▶ **SOURCE EXTRACT**:

I’ll describe what is the mean curvature flow associated to a density and will give some account of my recent work with F. Viñado-Lereu.
First, in $\mathbb{R}^n$ with a density $e^\psi$, we study the mean curvature flow associated to the density ($\psi$MCF) of a hypersurface. The main results of this part of the talk concern with the description of the evolution under $\psi$MCF of a closed embedded curve in the plane with a radial density, and with a statement of subconvergence to a $\psi$-minimal closed curve in a surface under some general circumstances.
Second, we define Type I singularities for the $\psi$MCF and describe the blow-up at singular time of these singularities. Special attention is paid to the case where the singularity come from the part of the $\psi$-curvature due to the density. We describe a family of curves whose evolution under $\psi$MCF (in a Riemannian surface of non-negative curvature with a density which is singular at a geodesic of the surface) produces only type I singularities and study the limits of their blow-ups.

▶ **INFORMATION PROVIDED**:

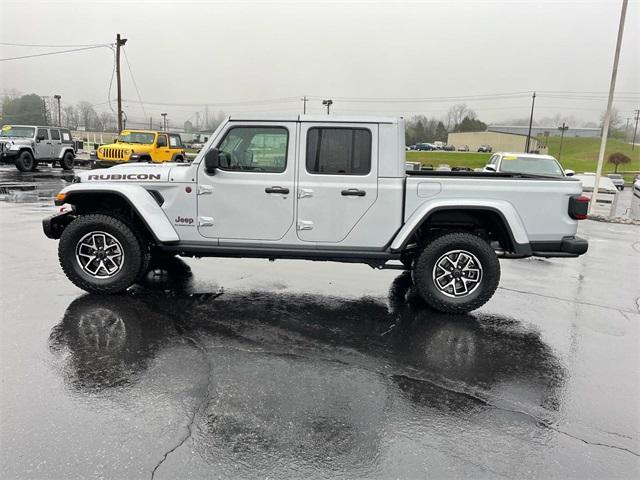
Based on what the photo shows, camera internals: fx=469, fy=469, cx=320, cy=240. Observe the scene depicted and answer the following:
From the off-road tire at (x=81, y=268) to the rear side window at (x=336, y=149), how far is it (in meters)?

▶ **EXERCISE GOAL**:
Condense the paragraph of the mean curvature flow abstract that begins "Second, we define Type I singularities" into a short bulleted list that keeps its main facts.

▶ **FINAL RESULT**:
- Type I singularities are defined for the $\psi$MCF, and their blow-up at the singular time is described.
- Special attention goes to singularities that arise from the part of the $\psi$-curvature due to the density.
- A family of curves is described whose $\psi$MCF evolution produces only type I singularities. The setting is a Riemannian surface of non-negative curvature with a density that is singular at a geodesic of the surface.
- The limits of the blow-ups of these curves are studied.